Do you use NFS mounts that would hold Pi-hole's database files?
Did the file jump to grow to that size only recently, or has it always been about that size?
Your debug log shows that you've enabled Pi-hole's Conditional Forwarding, which may result in a partial DNS loop, depending on your CF target's configuration.
Did you switch or change that only recently?
A partial DNS loop may trigger ocassional short spikes in CPU load on certain requests and excessive logging of repeated requests for identical domains, which could have contributed to a growing log size, and also to the long term load warnings in your debug log. Redacted parts of your debug log may have allowed us a glimpse at actual queries, which could have revealed such a loop.
However, those loops are also guarantueed to trigger a specific dnsmasq warning, which is completely absent from your debug log, while there are almost 30 long term load warnings.
This would indeed suggest another cause for the load (and your debug log shows that there a quite a few other processes running besides Pi-hole).
Would you be able to attribute those load peaks to some other process's activity from the times of those respective log messages?
Those warnings can be reduced to two variants:
*** [ DIAGNOSING ]: Pi-hole FTL Query Database
(...)
TEXT value in query_storage.domain
TEXT value in query_storage.additional_info
Let's have a look - what's the output of:
pihole-FTL sqlite3 /etc/pihole/pihole-FTL.db "SELECT domain, max(timestamp), count(*) FROM query_storage WHERE typeof(domain) = 'text' GROUP BY 1 LIMIT 10;"

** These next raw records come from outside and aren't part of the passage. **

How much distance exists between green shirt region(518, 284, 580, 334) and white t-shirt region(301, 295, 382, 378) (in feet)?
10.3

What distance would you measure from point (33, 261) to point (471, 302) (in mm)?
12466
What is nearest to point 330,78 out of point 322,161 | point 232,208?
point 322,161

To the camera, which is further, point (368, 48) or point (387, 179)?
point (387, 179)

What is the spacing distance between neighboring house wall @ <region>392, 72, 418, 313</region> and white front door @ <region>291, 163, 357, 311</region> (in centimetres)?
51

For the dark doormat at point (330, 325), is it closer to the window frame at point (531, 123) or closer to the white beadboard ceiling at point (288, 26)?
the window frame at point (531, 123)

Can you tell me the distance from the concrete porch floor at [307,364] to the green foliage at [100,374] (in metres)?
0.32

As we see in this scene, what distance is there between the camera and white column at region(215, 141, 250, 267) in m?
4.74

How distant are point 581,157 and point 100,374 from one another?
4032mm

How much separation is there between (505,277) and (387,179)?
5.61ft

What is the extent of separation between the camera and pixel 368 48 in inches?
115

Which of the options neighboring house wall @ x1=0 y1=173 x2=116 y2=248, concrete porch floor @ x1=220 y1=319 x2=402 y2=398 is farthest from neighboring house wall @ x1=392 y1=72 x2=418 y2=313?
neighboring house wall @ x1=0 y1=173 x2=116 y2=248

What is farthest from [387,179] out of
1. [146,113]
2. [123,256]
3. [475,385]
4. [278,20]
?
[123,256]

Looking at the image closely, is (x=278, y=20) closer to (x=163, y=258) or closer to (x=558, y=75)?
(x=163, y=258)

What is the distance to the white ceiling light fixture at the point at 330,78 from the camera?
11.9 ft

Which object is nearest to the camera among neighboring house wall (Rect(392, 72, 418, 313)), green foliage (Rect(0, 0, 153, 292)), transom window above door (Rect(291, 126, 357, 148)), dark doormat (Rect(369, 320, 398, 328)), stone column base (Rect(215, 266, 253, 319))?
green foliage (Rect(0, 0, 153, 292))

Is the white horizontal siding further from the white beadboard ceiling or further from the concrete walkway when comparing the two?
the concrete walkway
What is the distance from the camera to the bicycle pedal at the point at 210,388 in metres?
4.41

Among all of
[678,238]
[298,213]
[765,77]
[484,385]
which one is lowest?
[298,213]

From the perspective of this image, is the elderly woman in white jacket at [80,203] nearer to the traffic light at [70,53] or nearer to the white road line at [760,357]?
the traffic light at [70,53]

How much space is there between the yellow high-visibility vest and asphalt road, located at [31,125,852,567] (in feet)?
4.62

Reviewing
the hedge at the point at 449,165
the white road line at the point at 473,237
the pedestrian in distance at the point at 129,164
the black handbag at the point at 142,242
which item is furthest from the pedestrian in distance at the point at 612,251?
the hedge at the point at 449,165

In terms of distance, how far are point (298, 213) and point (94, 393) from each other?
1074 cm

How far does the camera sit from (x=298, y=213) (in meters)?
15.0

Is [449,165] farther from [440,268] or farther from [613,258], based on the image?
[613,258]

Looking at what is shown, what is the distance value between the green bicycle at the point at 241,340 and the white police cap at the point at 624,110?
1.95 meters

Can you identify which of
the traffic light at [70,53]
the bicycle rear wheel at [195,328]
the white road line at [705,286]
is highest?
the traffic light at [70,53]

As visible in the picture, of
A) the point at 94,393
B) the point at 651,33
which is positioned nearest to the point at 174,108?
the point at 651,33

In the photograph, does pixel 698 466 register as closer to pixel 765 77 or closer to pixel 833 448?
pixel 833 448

pihole-FTL sqlite3 /etc/pihole/pihole-FTL.db "SELECT additional_info, max(timestamp), count(*) FROM query_storage WHERE typeof(additional_info) = 'text' GROUP BY 1 LIMIT 10;"
But together with long term CPU load warnings and the database lock messages, that also makes me wonder whether you would run some third-party scripts that interact with Pi-hole's query database?